DiffSinger is a Singing Voice Synthesizer (SVS) based on a diffusion model. It includes the parameterized Markov chain employed for noise conversion into mel-spectrogram, additionally shaped with a music score. With the help of variational bound optimization and a shallow diffusion mechanism, DiffSinger can deliver impressively realistic results.

CLIPSonic

CLIPSonic is a Text-to-Audio (T2A) model that employs a spectrogram-based diffusion model to produce audio files. It does this by synthesizing the audio mel-spectrogram from the provided video footage.

From there, an encoder is used to turn an image into a query vector, which is used as a conditional signal to guide the Denoising Diffusion Probabilistic model. Finally, a BigVGAN is used to reverse mel-spectrograms into audio. You can achieve T2A by leveraging language-vision embedding space learned.
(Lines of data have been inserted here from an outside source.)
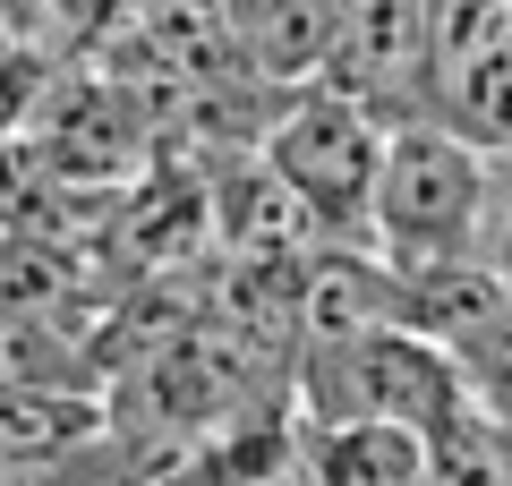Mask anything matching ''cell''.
<instances>
[{"instance_id":"1","label":"cell","mask_w":512,"mask_h":486,"mask_svg":"<svg viewBox=\"0 0 512 486\" xmlns=\"http://www.w3.org/2000/svg\"><path fill=\"white\" fill-rule=\"evenodd\" d=\"M495 154L470 145L444 120H402L384 128V162L367 188V248L384 265H453L478 256V214H487Z\"/></svg>"},{"instance_id":"2","label":"cell","mask_w":512,"mask_h":486,"mask_svg":"<svg viewBox=\"0 0 512 486\" xmlns=\"http://www.w3.org/2000/svg\"><path fill=\"white\" fill-rule=\"evenodd\" d=\"M384 162V120L359 111L342 86L308 77V86L282 103V120L265 128V171L291 188L316 214V231H367V188H376Z\"/></svg>"},{"instance_id":"3","label":"cell","mask_w":512,"mask_h":486,"mask_svg":"<svg viewBox=\"0 0 512 486\" xmlns=\"http://www.w3.org/2000/svg\"><path fill=\"white\" fill-rule=\"evenodd\" d=\"M325 86H342L384 128L436 120V18H427V0H342Z\"/></svg>"},{"instance_id":"4","label":"cell","mask_w":512,"mask_h":486,"mask_svg":"<svg viewBox=\"0 0 512 486\" xmlns=\"http://www.w3.org/2000/svg\"><path fill=\"white\" fill-rule=\"evenodd\" d=\"M308 486H427V435L393 418H316L308 427Z\"/></svg>"},{"instance_id":"5","label":"cell","mask_w":512,"mask_h":486,"mask_svg":"<svg viewBox=\"0 0 512 486\" xmlns=\"http://www.w3.org/2000/svg\"><path fill=\"white\" fill-rule=\"evenodd\" d=\"M222 18H231V43L248 52L256 77L308 86V77H325L342 0H222Z\"/></svg>"},{"instance_id":"6","label":"cell","mask_w":512,"mask_h":486,"mask_svg":"<svg viewBox=\"0 0 512 486\" xmlns=\"http://www.w3.org/2000/svg\"><path fill=\"white\" fill-rule=\"evenodd\" d=\"M103 435V401L86 384H0V469H52Z\"/></svg>"},{"instance_id":"7","label":"cell","mask_w":512,"mask_h":486,"mask_svg":"<svg viewBox=\"0 0 512 486\" xmlns=\"http://www.w3.org/2000/svg\"><path fill=\"white\" fill-rule=\"evenodd\" d=\"M444 350H453V367L470 376V393L487 401L495 418H512V290H495L470 324H453Z\"/></svg>"},{"instance_id":"8","label":"cell","mask_w":512,"mask_h":486,"mask_svg":"<svg viewBox=\"0 0 512 486\" xmlns=\"http://www.w3.org/2000/svg\"><path fill=\"white\" fill-rule=\"evenodd\" d=\"M69 342H60L52 324H43V307H9L0 299V384H77L69 376Z\"/></svg>"},{"instance_id":"9","label":"cell","mask_w":512,"mask_h":486,"mask_svg":"<svg viewBox=\"0 0 512 486\" xmlns=\"http://www.w3.org/2000/svg\"><path fill=\"white\" fill-rule=\"evenodd\" d=\"M478 265L512 290V154H495V180H487V214H478Z\"/></svg>"},{"instance_id":"10","label":"cell","mask_w":512,"mask_h":486,"mask_svg":"<svg viewBox=\"0 0 512 486\" xmlns=\"http://www.w3.org/2000/svg\"><path fill=\"white\" fill-rule=\"evenodd\" d=\"M495 486H512V418H495Z\"/></svg>"},{"instance_id":"11","label":"cell","mask_w":512,"mask_h":486,"mask_svg":"<svg viewBox=\"0 0 512 486\" xmlns=\"http://www.w3.org/2000/svg\"><path fill=\"white\" fill-rule=\"evenodd\" d=\"M256 486H308V478H291V469H274V478H256Z\"/></svg>"}]
</instances>
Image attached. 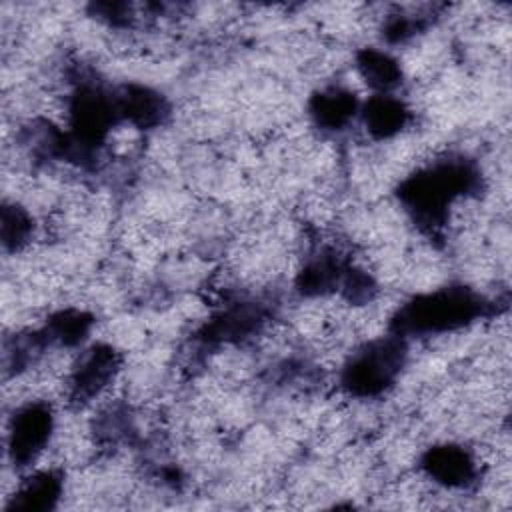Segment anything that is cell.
<instances>
[{
    "instance_id": "obj_1",
    "label": "cell",
    "mask_w": 512,
    "mask_h": 512,
    "mask_svg": "<svg viewBox=\"0 0 512 512\" xmlns=\"http://www.w3.org/2000/svg\"><path fill=\"white\" fill-rule=\"evenodd\" d=\"M52 430L50 410L42 404H30L20 408L12 418L10 432V452L14 464L26 466L34 462L46 448Z\"/></svg>"
}]
</instances>
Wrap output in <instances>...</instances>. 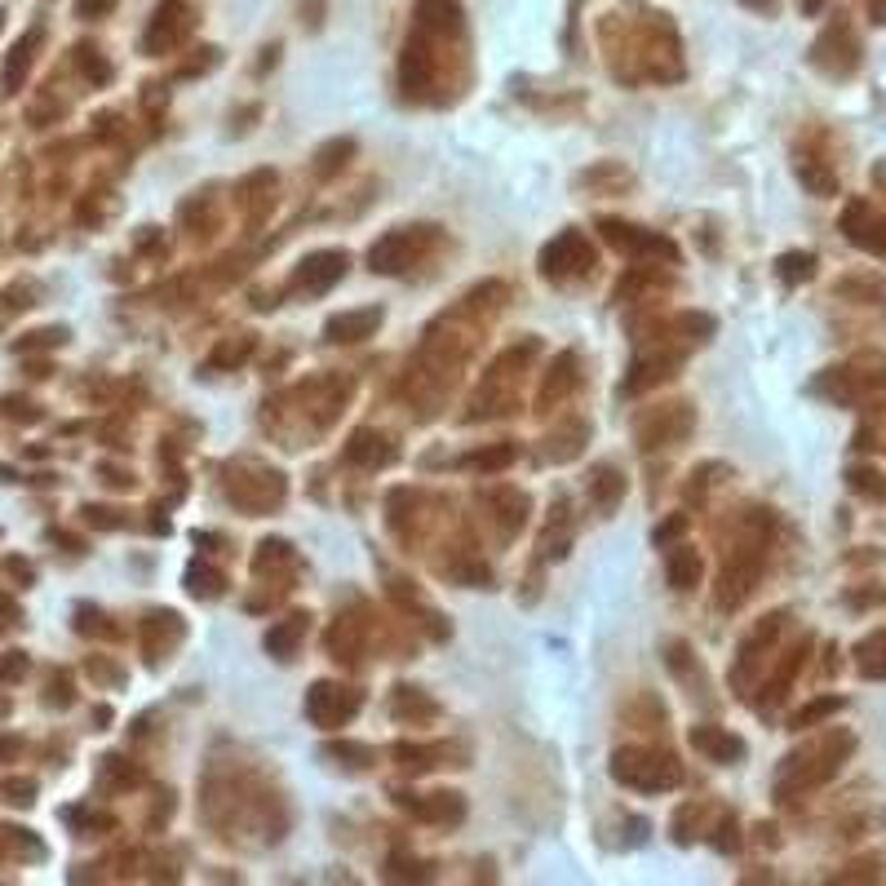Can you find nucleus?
<instances>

Alternative solutions include Musika, TANGO, Foley Sound Generator, and others.

Text-to-Music

Mousai is a Text-to-Music (T2M) model capable of composing long bits of music at a 48kHz sample rate. It is based on a repurposed hourglass convolutional only 2D architecture (U-Net). Mousai’s version is enhanced with conditioning and attention blocks, as well as other new elements.

Mousai employs a cascading latent diffusion approach and Denoising Diffusion Implicit Models (DDIMs) for signal denoising. It also uses a diffusion-based autoencoder to achieve more compressibility and Diffusion Magnitude-Autoencoding (DMAE). The latter provides a diffusion autoencoder that also plays a role of a vocoder. To maintain textual elements, it resorts to a T5 language model and classifier-free guidance (CFG).

Another solution is based on a GAN optimized with the Gumbel-Softmax component, which prevents non-differentiability at the stage of melody generation. With the help of the Skip-gram models, the solution can dissect the user’s lyrical input and arrange a suitable musical accompaniment.

Schematic representation of the Lyrics-to-Music framework

Other Audio Generators: Honorable Mentions

Diff-Foley is a Video-to-Audio (V2A) model based on an LDM enhanced with contrastive audiovisual pretraining (CAVP). Any-to-Any uses Composable Diffusion (CoDi) that can work with multiple modalities and their combinations: text, audio, video, and others. Meanwhile, Dance2Music-GAN is an adversarial multi-modal framework that can compose a soundtrack to a silent dance video.

Detecting Generated Audio

Now, to take this information we’ve learned about generative AI and apply it to detection: how can we differentiate synthetic audio from genuine audio?

The proposed method would be to employ Automatic Speaker Verification spoofing datasets (ASVspoof 2019) and frequency spectrogram analysis performed with a Convolutional Neural Network (CNN) that can produce max pooling and dropout to avoid overfitting.

Then, a softmax function would be used to obtain two detection scores that would help reach a verdict as to whether the audio is real or fabricated.